═════ Records supplied ═════
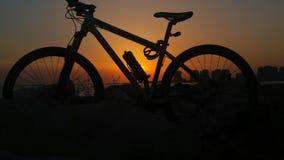 自行车剪影 图库摄影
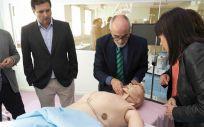 El consejero de Sanidad ha visitado hoy las salas de simulación clínica durante su recorrido por el Hospital Virtual (Foto. Miguel de la Parra)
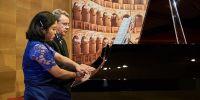 Pesona duo piano Imma Setiadi dan Nigel Clayton membius penonton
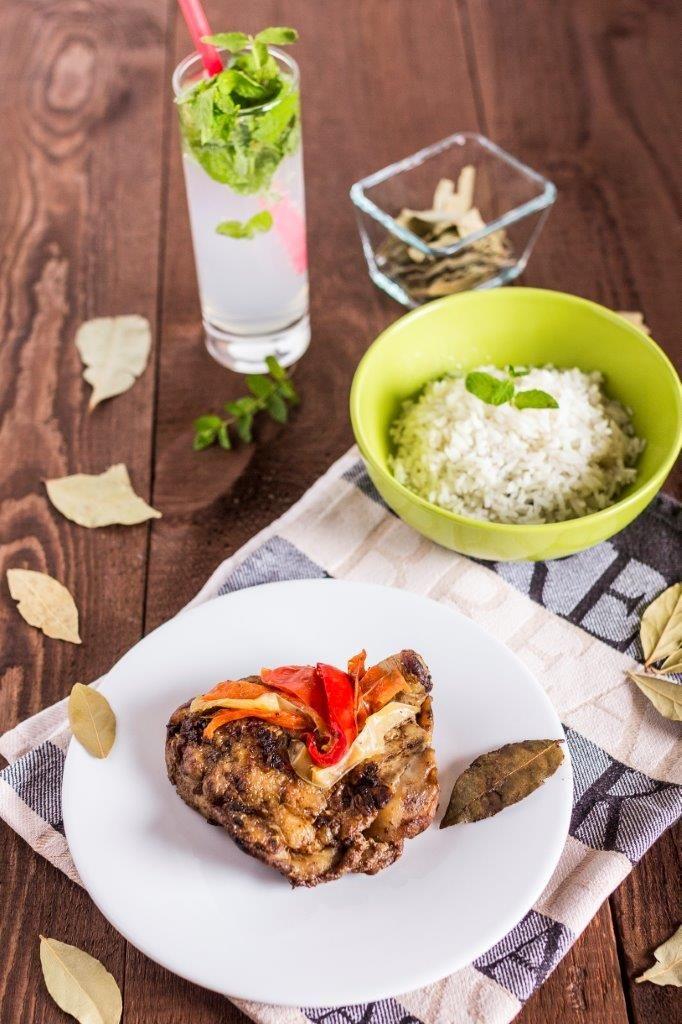 Pollo a la mantequilla con arroz blanco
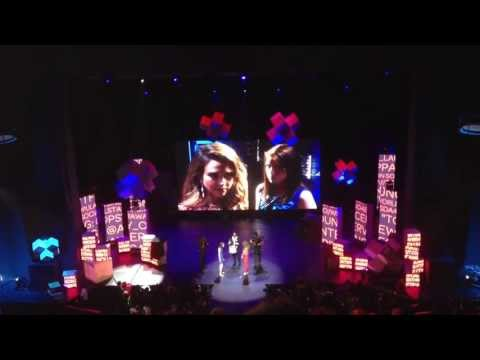 Jessica Alba vs. Overly Attached Girlfriend Staring Contest (Social Star Awards 2013)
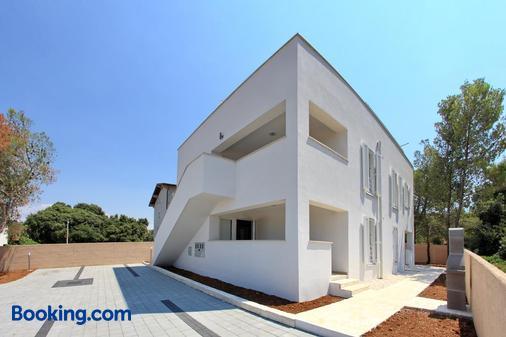 Apartments Vila Moli - Bibinje - Building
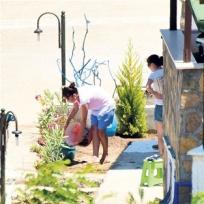 Nurgül Yeşilçay'ın bahçe temizliği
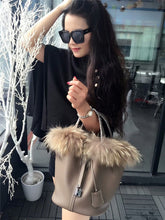 Load image into Gallery viewer, LUCDO Real Fox Fur Hair Hand Bag Genuine Leather Ladies Handbag Famous Brand Designer Women Tote Bag Picotin Lock Bucket Bag Hot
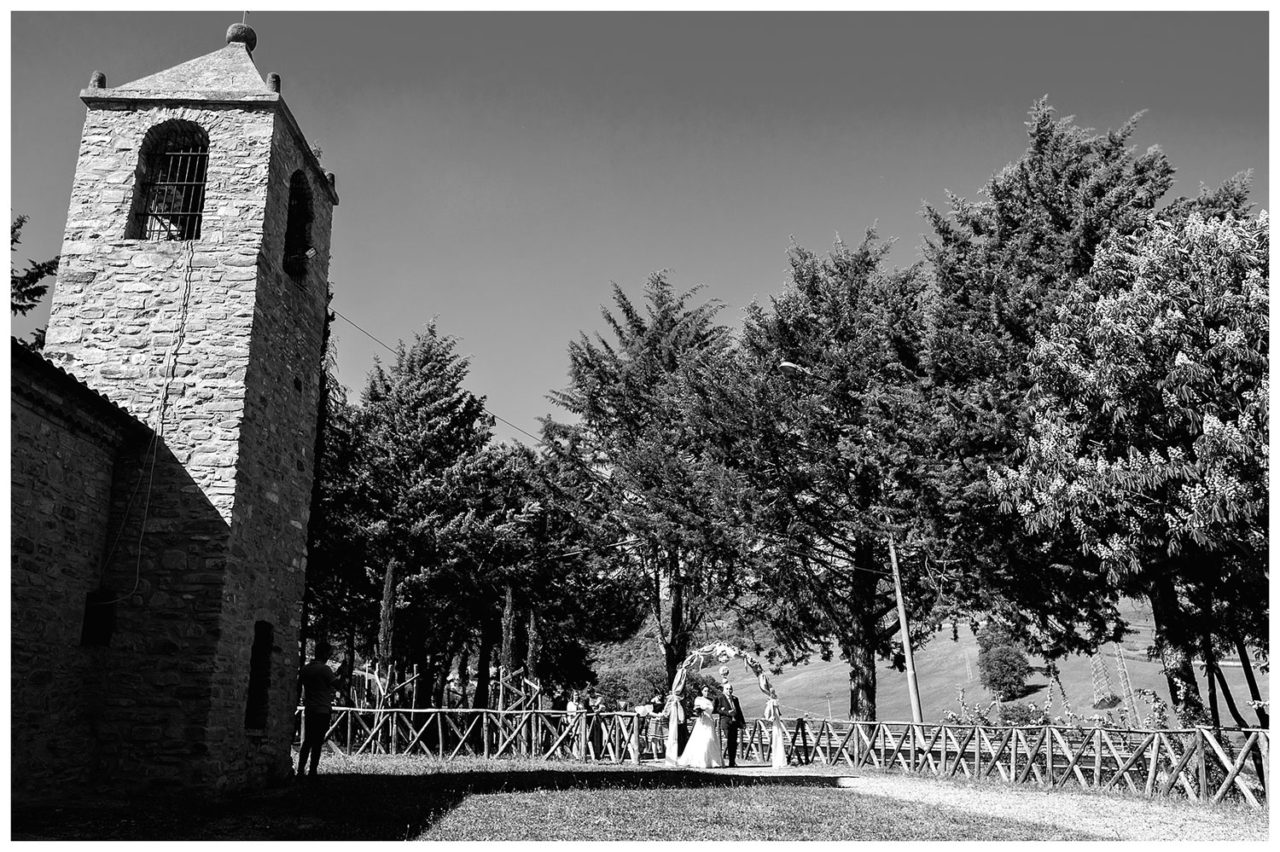 destination wedding italy matrimonio in basilicata la cavallerizza al castello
═════
Task to complete: The lines from the one containing "El consejero de" through the last line of the entries are to be copied exactly, both ends included, and the pictures are to be omitted.

Finished task:
 El consejero de Sanidad ha visitado hoy las salas de simulación clínica durante su recorrido por el Hospital Virtual (Foto. Miguel de la Parra)
 Pesona duo piano Imma Setiadi dan Nigel Clayton membius penonton
 Pollo a la mantequilla con arroz blanco
 Jessica Alba vs. Overly Attached Girlfriend Staring Contest (Social Star Awards 2013)
 Apartments Vila Moli - Bibinje - Building
 Nurgül Yeşilçay'ın bahçe temizliği
 Load image into Gallery viewer, LUCDO Real Fox Fur Hair Hand Bag Genuine Leather Ladies Handbag Famous Brand Designer Women Tote Bag Picotin Lock Bucket Bag Hot
 destination wedding italy matrimonio in basilicata la cavallerizza al castello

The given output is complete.